# Start of EXTRACT PROVIDED

# Selfish mission strategies done in local churches



## Pergamum (Dec 24, 2008)

Top Selfish Missions "Strategies" of Local Churches | ...... Propempo International ......


----------



## Leslie (Dec 24, 2008)

This is excellent. It expresses much of my frustrations with missions in Ethiopia and also what I see stateside. Case in point: the tribal group with which we work are natural linguists and natural evangelists. While the church is generally corrupt, there are shining exceptions--notable saints who have a passion for God and the gospel. They trek through the most remote areas, suffer beatings and deprivations, and that with joy, because of their love for God. There is little to no support for building up the church, for Biblical education because the group has already been evangelized. However, there's no cultural Westerner on the face of the earth who could go anywhere that these people go and do anything like what they do. The flip side is that there are scores of bystanders who are ready and willing to take evangelist's salaries while sitting on their backsides doing nothing. Intelligent support together with accountability is extremely difficult.

# End of EXTRACT PROVIDED
# Start of PROVIDED RECORDS

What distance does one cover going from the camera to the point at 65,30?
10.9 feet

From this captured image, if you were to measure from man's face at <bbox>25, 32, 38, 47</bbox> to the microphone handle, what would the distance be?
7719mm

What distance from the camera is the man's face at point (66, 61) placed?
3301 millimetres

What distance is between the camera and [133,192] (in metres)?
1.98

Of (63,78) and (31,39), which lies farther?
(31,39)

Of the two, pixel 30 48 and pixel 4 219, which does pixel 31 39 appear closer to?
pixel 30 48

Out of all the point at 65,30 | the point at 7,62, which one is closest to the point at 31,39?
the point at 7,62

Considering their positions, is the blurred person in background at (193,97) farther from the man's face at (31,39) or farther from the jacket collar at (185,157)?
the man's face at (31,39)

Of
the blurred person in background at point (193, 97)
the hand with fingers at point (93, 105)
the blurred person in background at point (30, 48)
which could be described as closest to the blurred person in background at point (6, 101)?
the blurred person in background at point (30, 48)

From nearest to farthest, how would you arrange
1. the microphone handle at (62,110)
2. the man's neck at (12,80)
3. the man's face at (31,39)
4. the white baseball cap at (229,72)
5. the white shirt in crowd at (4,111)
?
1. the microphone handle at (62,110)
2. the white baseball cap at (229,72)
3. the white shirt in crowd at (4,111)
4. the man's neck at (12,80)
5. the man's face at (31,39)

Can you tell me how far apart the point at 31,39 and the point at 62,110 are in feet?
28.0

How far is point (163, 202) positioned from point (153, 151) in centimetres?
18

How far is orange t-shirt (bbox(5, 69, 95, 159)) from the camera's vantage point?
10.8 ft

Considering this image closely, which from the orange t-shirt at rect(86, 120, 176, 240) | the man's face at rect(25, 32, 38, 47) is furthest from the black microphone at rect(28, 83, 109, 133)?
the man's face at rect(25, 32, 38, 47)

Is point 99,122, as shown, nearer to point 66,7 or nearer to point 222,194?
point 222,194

# End of PROVIDED RECORDS

_WHAT IS REQUIRED_:
From the forum thread about selfish mission strategies in local churches, extract the passage that begins at the words "# Selfish mission" and stops after "Leslie (Dec 24, 2008)", copying it word for word.

_SOLUTION TO THE EXERCISE_:
# Selfish mission strategies done in local churches



## Pergamum (Dec 24, 2008)

Top Selfish Missions "Strategies" of Local Churches | ...... Propempo International ......


----------



## Leslie (Dec 24, 2008)